Entscheidungsstichwort (Thema)
Anspruch des behinderten Menschen auf Kraftfahrzeughilfe gegen den Rentenversicherungsträger
Orientierungssatz
1. Der Rentenversicherungsträger erbringt nach § 9 Abs. 2 SGB 6 Teilhabeleistungen am Arbeitsleben als Ermessensleistungen nur, wenn die persönlichen und versicherungsrechtlichen Voraussetzungen erfüllt sind. Hierzu gehört u. a. die Kraftfahrzeughilfe, § 33 Abs. 3 Nr. 1,6, Abs. 8 Nr. 1 SGB 9.
2. Das dem Versicherungsträger bei der Gewährung von Kraftfahrzeughilfe eingeräumte Ermessen ist hinsichtlich Art und Umfang der Leistung durch die Vorschriften der Kraftfahrzeughilfeverordnung (KfzHV) eingeschränkt. Der zu gewährende Zuschuss richtet sich nach dem Einkommen des behinderten Menschen.
3. Überschreitet das monatliche Nettoeinkommen des Antragstellers die maßgebliche monatliche Bezugsgröße (2015: 2.130.- €.), so besteht kein Anspruch auf Zuschuss.
4. Ausnahmsweise können nach § 9 Abs. 1, 2 KfzHV bei Überschreiten der Bezugsgröße Leistungen als Darlehen gewährt werden, wenn dies zur Vermeidung besonderer Härten geboten ist.
Tenor
1. Die Klage wird abgewiesen.
2. Die Beteiligten haben einander keine Kosten zu erstatten.
Tatbestand
Die Klägerin begehrt einen Zuschuss und ein zinsloses Darlehen zu den Anschaffungskosten für ein Kraftfahrzeug.

Anweisung a -
Gib aus der Entscheidung zur Kraftfahrzeughilfe den Abschnitt wieder, der mit den Worten „2. Das dem Versicherungsträger“ beginnt und mit „Anspruch auf Zuschuss.“ endet, und benenne darin „Zuschuss“ überall in „Beitrag“ um.

Vorliegende Einträge -

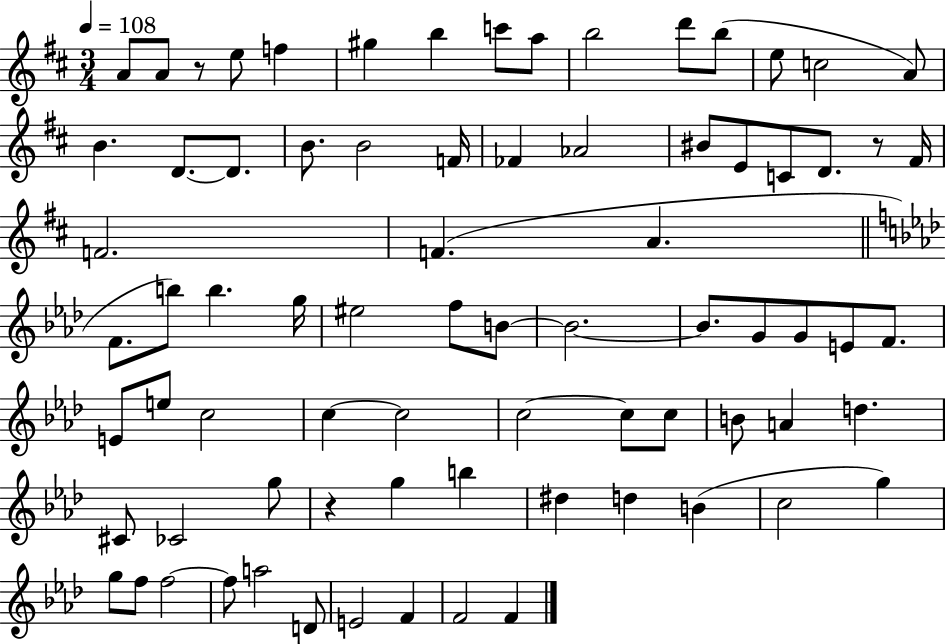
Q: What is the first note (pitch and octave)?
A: A4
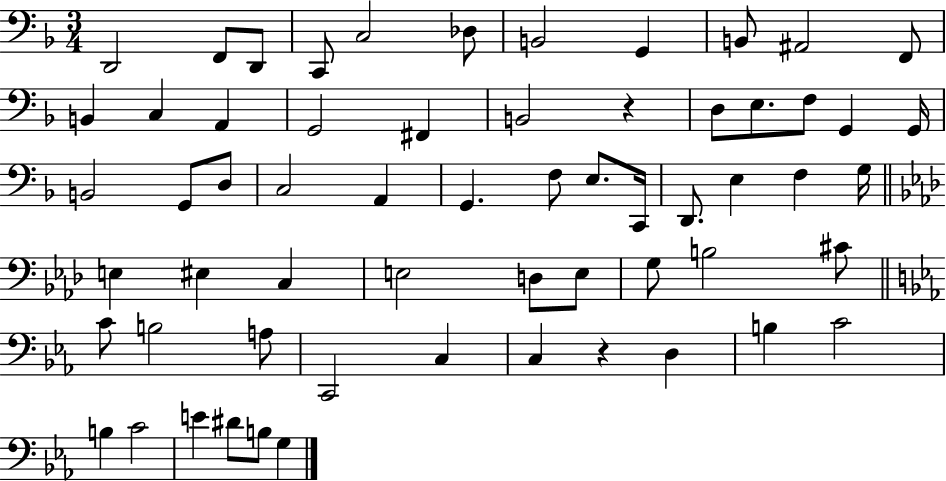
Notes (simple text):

D2/h F2/e D2/e C2/e C3/h Db3/e B2/h G2/q B2/e A#2/h F2/e B2/q C3/q A2/q G2/h F#2/q B2/h R/q D3/e E3/e. F3/e G2/q G2/s B2/h G2/e D3/e C3/h A2/q G2/q. F3/e E3/e. C2/s D2/e. E3/q F3/q G3/s E3/q EIS3/q C3/q E3/h D3/e E3/e G3/e B3/h C#4/e C4/e B3/h A3/e C2/h C3/q C3/q R/q D3/q B3/q C4/h B3/q C4/h E4/q D#4/e B3/e G3/q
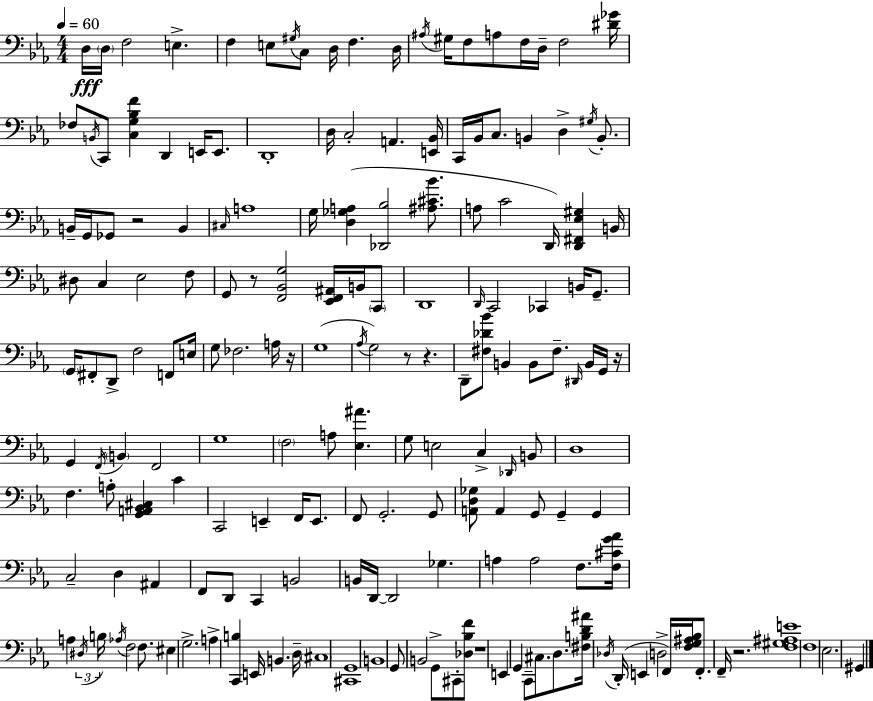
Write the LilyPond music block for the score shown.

{
  \clef bass
  \numericTimeSignature
  \time 4/4
  \key c \minor
  \tempo 4 = 60
  \repeat volta 2 { d16\fff \parenthesize d16 f2 e4.-> | f4 e8 \acciaccatura { gis16 } c8 d16 f4. | d16 \acciaccatura { ais16 } gis16 f8 a8 f16 d16-- f2 | <dis' ges'>16 fes8 \acciaccatura { b,16 } c,8 <c g bes f'>4 d,4 e,16 | \break e,8. d,1-. | d16 c2-. a,4. | <e, bes,>16 c,16 bes,16 c8. b,4 d4-> | \acciaccatura { gis16 } b,8.-. b,16-- g,16 ges,8 r2 | \break b,4 \grace { cis16 } a1 | g16 <d ges a>4( <des, bes>2 | <ais cis' bes'>8. a8 c'2 d,16) | <d, fis, ees gis>4 b,16 dis8 c4 ees2 | \break f8 g,8 r8 <f, bes, g>2 | <ees, f, ais,>16 b,16 \parenthesize c,8 d,1 | \grace { d,16 } c,2 ces,4 | b,16 g,8.-- \parenthesize g,16 fis,8-. d,8-> f2 | \break f,8 e16 g8 fes2. | a16 r16 g1( | \acciaccatura { aes16 } g2) r8 | r4. d,8-- <fis des' bes'>8 b,4 b,8 | \break fis8.-- \grace { dis,16 } b,16 g,16 r16 g,4 \acciaccatura { f,16 } \parenthesize b,4 | f,2 g1 | \parenthesize f2 | a8 <ees ais'>4. g8 e2 | \break c4-> \grace { des,16 } b,8 d1 | f4. | a8-. <g, a, bes, cis>4 c'4 c,2 | e,4-- f,16 e,8. f,8 g,2.-. | \break g,8 <a, d ges>8 a,4 | g,8 g,4-- g,4 c2-- | d4 ais,4 f,8 d,8 c,4 | b,2 b,16 d,16~~ d,2 | \break ges4. a4 a2 | f8. <f cis' g' aes'>16 a4 \tuplet 3/2 { \acciaccatura { dis16 } b16 | \acciaccatura { aes16 } } f2 f8. eis4 | g2.-> a4-> | \break <c, b>4 e,16 b,4. d16-- \parenthesize cis1 | <cis, g,>1 | b,1 | g,8 b,2 | \break g,8-> cis,8-. <des bes f'>8 r1 | e,4 | g,4 c,8-- cis8. d8. <fis b d' ais'>16 \acciaccatura { des16 } d,16-.( e,4 | d2-> f,16) <f g ais bes>16 f,8.-. | \break f,16-- r2. <f gis ais e'>1 | f1 | ees2. | gis,4 } \bar "|."
}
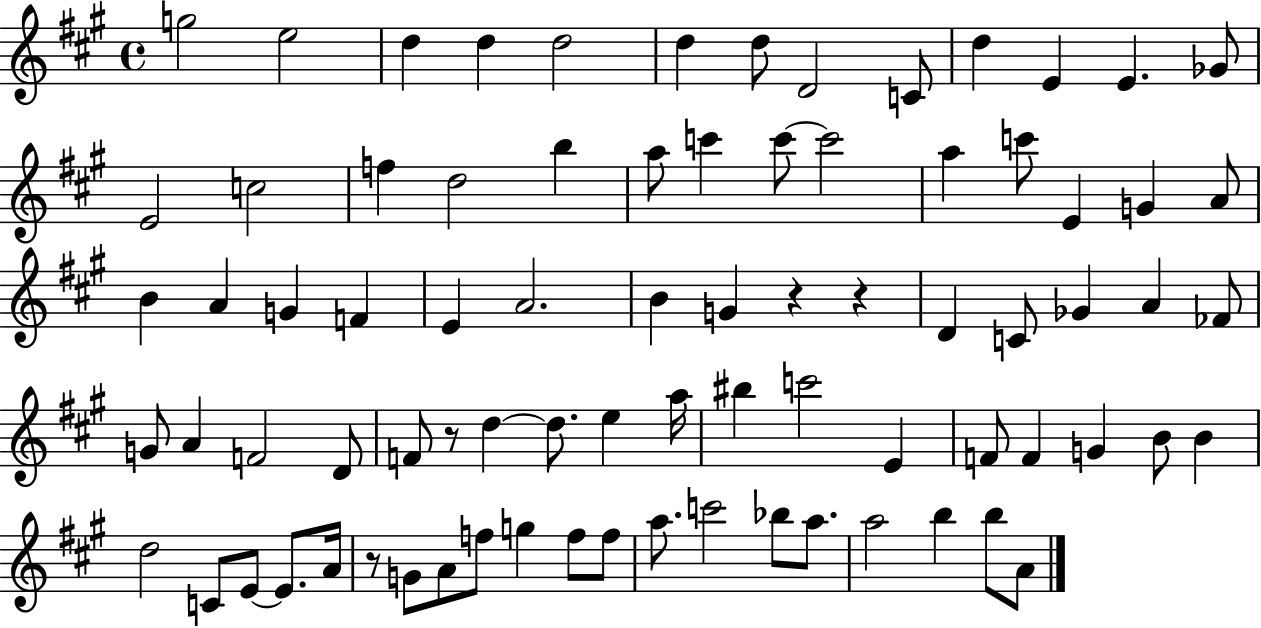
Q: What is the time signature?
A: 4/4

Anweisung b -
Zitiere aus den Einträgen wortgetreu den Abschnitt, der mit der Zeile beginnt, die „D2/h F2/e D2/e“ enthält, und mit der Zeile endet, die „Write the LilyPond“ enthält, beide eingeschlossen. Lass die Bilder dabei weg.

Vollständige Antwort a -
2. Das dem Versicherungsträger bei der Gewährung von Kraftfahrzeughilfe eingeräumte Ermessen ist hinsichtlich Art und Umfang der Leistung durch die Vorschriften der Kraftfahrzeughilfeverordnung (KfzHV) eingeschränkt. Der zu gewährende Beitrag richtet sich nach dem Einkommen des behinderten Menschen.
3. Überschreitet das monatliche Nettoeinkommen des Antragstellers die maßgebliche monatliche Bezugsgröße (2015: 2.130.- €.), so besteht kein Anspruch auf Beitrag.

Vollständige Antwort b -
D2/h F2/e D2/e C2/e C3/h Db3/e B2/h G2/q B2/e A#2/h F2/e B2/q C3/q A2/q G2/h F#2/q B2/h R/q D3/e E3/e. F3/e G2/q G2/s B2/h G2/e D3/e C3/h A2/q G2/q. F3/e E3/e. C2/s D2/e. E3/q F3/q G3/s E3/q EIS3/q C3/q E3/h D3/e E3/e G3/e B3/h C#4/e C4/e B3/h A3/e C2/h C3/q C3/q R/q D3/q B3/q C4/h B3/q C4/h E4/q D#4/e B3/e G3/q
Write the LilyPond music block for the score shown.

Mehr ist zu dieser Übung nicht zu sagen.